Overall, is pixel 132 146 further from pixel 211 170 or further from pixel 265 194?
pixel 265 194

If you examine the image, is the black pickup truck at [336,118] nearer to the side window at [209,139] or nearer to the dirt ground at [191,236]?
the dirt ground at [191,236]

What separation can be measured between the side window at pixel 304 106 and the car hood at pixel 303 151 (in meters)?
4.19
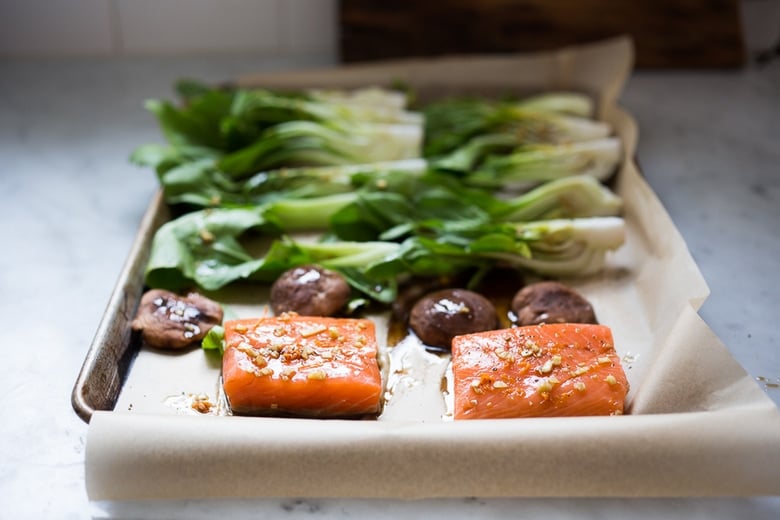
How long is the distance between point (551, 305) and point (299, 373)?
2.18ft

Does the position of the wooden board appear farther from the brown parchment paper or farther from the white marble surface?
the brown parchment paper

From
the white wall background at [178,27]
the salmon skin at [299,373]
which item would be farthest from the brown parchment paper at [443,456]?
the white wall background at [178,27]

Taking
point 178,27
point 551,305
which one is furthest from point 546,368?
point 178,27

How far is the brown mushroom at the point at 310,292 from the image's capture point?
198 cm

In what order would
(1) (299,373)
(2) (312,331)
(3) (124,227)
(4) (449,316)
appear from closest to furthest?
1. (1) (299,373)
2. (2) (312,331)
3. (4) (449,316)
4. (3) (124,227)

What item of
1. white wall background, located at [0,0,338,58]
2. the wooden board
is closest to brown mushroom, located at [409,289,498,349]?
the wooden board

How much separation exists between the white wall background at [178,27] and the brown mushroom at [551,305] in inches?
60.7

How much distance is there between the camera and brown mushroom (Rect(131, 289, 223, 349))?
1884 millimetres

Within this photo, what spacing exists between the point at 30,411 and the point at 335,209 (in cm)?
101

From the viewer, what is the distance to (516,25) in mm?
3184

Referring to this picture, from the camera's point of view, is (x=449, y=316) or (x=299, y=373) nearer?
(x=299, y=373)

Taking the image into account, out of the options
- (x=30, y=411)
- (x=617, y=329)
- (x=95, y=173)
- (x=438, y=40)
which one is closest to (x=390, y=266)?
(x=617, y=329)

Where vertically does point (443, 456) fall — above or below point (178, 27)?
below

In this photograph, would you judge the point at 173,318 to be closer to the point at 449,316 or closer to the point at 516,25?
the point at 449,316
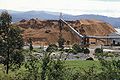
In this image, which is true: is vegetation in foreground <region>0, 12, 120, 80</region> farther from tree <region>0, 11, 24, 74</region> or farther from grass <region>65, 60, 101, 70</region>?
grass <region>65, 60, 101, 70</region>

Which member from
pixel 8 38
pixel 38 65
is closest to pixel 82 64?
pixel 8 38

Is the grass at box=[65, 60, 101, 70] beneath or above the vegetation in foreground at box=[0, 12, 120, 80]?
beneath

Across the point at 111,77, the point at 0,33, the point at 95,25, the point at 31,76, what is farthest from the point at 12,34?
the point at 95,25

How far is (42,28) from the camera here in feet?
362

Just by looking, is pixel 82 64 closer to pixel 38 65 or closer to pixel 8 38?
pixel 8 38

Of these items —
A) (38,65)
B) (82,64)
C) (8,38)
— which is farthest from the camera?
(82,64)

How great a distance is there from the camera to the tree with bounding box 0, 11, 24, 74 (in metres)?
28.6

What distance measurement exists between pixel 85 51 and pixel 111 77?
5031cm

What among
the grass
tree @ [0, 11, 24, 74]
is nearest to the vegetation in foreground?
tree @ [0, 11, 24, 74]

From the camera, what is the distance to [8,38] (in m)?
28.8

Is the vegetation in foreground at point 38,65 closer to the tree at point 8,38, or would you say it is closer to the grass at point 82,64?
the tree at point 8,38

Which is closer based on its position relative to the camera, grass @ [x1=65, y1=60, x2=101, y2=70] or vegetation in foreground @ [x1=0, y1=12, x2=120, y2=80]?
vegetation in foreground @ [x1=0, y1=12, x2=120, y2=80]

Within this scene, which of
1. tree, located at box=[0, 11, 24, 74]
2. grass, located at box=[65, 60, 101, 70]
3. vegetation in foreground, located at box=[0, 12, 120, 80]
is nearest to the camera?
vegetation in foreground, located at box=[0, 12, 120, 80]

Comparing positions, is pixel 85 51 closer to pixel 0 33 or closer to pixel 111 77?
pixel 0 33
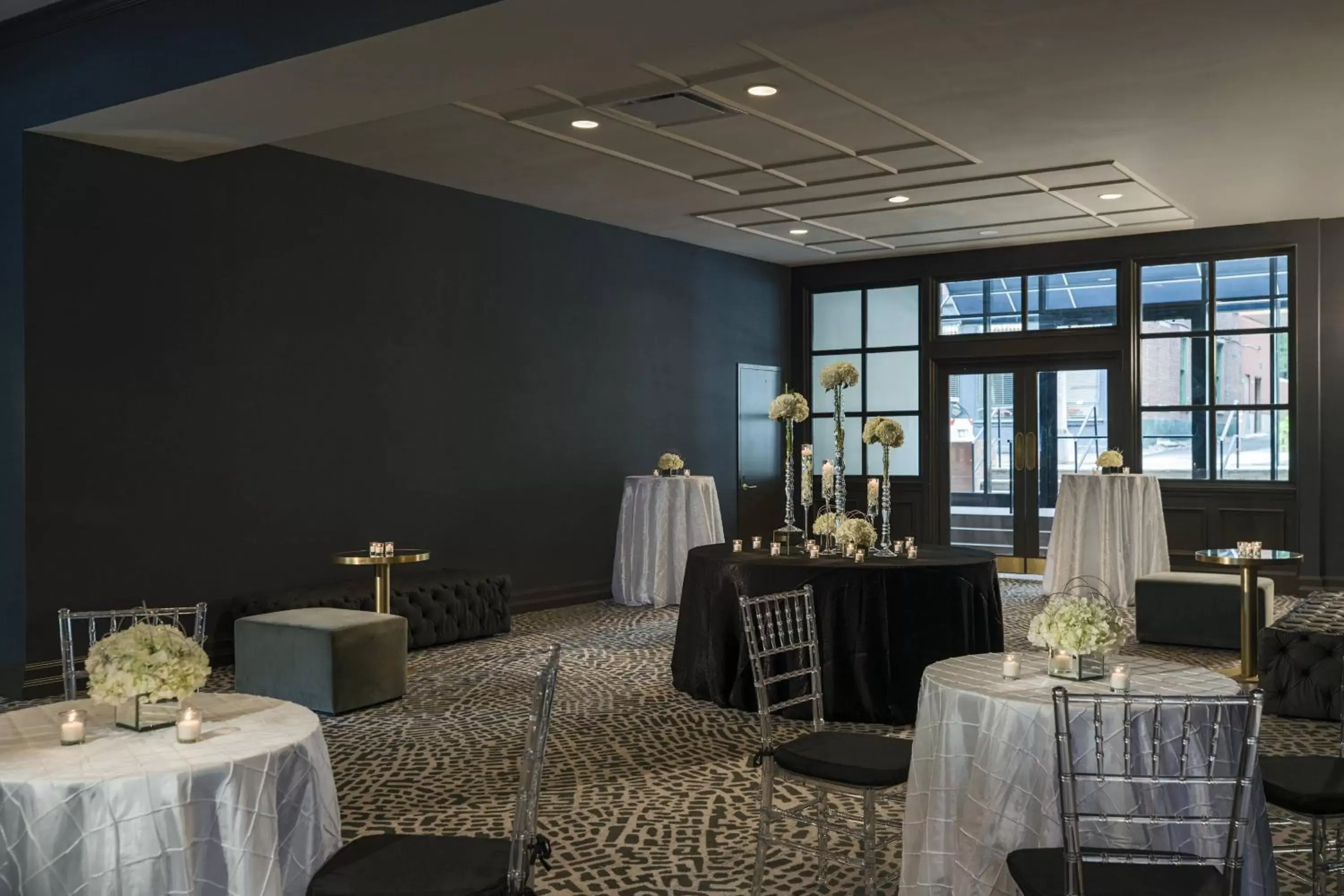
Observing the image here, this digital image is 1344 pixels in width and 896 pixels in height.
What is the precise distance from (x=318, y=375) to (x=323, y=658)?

----------

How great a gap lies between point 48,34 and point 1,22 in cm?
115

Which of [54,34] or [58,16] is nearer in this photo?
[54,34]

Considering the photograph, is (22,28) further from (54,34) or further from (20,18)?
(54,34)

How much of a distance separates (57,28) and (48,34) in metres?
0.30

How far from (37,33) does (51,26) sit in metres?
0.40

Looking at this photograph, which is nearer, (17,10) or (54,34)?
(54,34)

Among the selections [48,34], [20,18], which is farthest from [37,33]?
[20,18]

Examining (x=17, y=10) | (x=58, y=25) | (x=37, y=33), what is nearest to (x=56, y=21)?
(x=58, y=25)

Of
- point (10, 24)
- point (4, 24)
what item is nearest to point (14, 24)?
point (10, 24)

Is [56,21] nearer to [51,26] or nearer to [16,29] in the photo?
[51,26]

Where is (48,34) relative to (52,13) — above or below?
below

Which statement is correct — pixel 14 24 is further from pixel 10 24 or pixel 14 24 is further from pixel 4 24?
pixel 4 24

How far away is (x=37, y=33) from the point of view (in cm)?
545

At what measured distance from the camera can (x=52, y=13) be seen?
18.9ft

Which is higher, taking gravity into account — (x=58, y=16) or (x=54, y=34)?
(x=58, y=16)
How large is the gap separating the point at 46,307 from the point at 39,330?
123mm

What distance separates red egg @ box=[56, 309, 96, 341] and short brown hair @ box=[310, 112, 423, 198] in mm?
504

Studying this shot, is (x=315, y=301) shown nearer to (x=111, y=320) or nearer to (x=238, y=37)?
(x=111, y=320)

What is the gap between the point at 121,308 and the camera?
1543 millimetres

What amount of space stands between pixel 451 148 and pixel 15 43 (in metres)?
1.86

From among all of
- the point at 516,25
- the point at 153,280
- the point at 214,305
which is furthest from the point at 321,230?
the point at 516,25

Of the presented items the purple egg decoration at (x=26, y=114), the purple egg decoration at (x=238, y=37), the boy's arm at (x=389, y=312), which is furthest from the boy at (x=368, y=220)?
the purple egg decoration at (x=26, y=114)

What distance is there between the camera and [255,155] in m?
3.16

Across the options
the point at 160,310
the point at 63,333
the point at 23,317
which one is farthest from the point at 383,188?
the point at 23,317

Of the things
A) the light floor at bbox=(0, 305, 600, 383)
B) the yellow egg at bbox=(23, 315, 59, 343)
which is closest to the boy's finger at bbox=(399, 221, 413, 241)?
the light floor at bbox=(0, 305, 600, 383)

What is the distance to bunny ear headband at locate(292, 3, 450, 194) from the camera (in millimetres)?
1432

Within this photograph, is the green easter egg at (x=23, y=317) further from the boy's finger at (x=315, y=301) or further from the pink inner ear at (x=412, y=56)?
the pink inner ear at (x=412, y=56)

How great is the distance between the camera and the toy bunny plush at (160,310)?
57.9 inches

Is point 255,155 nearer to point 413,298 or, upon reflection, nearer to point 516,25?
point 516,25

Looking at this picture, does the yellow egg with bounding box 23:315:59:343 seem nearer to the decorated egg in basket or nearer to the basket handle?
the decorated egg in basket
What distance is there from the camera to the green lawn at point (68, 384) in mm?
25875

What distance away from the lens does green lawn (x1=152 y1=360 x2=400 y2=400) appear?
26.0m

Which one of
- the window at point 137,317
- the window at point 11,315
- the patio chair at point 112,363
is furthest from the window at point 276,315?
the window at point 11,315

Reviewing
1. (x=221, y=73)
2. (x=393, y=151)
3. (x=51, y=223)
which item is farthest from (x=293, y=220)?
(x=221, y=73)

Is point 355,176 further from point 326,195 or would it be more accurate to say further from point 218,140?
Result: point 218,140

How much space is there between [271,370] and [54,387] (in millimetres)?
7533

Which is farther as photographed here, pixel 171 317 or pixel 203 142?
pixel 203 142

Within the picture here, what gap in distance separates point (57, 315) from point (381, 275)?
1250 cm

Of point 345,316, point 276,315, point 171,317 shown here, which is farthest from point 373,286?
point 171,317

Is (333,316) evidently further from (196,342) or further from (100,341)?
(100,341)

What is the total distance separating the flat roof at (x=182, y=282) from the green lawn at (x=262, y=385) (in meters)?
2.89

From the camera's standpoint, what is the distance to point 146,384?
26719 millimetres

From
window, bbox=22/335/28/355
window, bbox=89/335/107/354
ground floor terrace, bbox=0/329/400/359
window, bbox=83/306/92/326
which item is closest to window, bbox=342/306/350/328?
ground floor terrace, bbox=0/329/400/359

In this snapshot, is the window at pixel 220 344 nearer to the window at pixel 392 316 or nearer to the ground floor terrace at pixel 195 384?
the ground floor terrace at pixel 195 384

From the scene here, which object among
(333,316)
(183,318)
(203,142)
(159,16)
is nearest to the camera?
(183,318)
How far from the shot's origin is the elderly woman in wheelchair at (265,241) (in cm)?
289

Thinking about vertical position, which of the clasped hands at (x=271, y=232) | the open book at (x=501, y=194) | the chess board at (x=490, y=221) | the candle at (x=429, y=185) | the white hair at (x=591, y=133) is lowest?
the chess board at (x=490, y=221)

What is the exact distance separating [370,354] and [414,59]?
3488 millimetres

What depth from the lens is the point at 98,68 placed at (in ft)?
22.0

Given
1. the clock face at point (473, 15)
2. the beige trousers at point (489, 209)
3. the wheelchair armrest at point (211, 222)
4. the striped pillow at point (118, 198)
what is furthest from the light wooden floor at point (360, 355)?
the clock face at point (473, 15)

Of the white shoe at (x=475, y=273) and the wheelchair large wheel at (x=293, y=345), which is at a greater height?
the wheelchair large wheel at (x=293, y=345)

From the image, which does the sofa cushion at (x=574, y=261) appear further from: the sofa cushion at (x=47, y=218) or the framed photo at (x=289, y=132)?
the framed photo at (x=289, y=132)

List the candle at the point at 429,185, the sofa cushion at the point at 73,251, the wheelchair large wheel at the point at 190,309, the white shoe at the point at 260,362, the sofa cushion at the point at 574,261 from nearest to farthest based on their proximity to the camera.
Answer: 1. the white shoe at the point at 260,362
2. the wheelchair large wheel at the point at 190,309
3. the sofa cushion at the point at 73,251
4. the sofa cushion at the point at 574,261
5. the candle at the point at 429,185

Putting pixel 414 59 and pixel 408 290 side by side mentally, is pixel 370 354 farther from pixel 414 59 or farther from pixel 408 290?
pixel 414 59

----------

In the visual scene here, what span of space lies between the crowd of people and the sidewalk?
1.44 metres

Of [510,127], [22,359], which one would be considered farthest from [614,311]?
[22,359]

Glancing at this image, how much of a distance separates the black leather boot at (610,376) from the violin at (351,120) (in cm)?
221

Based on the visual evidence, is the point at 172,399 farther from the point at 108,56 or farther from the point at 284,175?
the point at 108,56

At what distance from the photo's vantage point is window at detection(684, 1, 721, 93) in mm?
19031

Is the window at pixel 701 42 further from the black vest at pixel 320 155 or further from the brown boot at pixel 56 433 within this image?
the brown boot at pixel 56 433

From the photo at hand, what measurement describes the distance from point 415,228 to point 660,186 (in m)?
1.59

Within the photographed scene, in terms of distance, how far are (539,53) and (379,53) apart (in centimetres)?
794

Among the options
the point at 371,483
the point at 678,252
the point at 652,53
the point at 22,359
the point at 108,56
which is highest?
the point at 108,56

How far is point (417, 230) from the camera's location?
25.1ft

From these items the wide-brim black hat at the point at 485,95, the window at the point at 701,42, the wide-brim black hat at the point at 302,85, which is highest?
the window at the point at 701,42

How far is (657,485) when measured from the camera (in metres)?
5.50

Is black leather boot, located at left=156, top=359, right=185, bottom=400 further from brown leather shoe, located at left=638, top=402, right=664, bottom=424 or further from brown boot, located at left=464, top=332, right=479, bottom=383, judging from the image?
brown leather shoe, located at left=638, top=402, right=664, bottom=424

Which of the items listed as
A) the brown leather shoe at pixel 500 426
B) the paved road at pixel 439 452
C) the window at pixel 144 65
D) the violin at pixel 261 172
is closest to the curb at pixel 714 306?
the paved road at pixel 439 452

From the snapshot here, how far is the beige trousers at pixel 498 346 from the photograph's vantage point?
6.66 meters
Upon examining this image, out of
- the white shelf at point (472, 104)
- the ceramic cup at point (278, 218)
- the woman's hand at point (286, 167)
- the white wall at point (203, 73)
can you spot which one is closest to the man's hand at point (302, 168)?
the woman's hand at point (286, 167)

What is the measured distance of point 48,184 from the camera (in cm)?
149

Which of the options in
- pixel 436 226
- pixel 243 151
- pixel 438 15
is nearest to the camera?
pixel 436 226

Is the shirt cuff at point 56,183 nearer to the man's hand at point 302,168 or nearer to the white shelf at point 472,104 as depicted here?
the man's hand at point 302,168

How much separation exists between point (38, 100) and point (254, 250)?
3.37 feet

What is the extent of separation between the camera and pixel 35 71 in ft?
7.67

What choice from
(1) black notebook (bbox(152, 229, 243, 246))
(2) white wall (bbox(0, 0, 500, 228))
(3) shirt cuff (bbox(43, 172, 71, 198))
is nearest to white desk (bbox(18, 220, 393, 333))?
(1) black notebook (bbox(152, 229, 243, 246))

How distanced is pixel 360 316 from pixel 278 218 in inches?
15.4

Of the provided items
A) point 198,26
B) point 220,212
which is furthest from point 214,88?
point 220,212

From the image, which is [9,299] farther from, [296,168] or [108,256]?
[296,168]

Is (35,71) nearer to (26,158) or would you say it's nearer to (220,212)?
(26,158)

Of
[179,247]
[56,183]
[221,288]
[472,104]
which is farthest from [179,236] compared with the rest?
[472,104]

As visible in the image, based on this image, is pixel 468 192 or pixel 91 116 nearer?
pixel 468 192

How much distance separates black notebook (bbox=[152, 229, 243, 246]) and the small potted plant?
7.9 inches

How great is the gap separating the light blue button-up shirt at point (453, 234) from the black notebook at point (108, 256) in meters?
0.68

----------

### The problem
Copy out every line of the records from the one containing "Which of the items listed as" down to the one containing "6.66 meters", both included, exactly as they appear.

### Full response
Which of the items listed as
A) the brown leather shoe at pixel 500 426
B) the paved road at pixel 439 452
C) the window at pixel 144 65
D) the violin at pixel 261 172
is closest to the curb at pixel 714 306?
the paved road at pixel 439 452

From the snapshot here, how far is the beige trousers at pixel 498 346 from the photograph's vantage point?
6.66 meters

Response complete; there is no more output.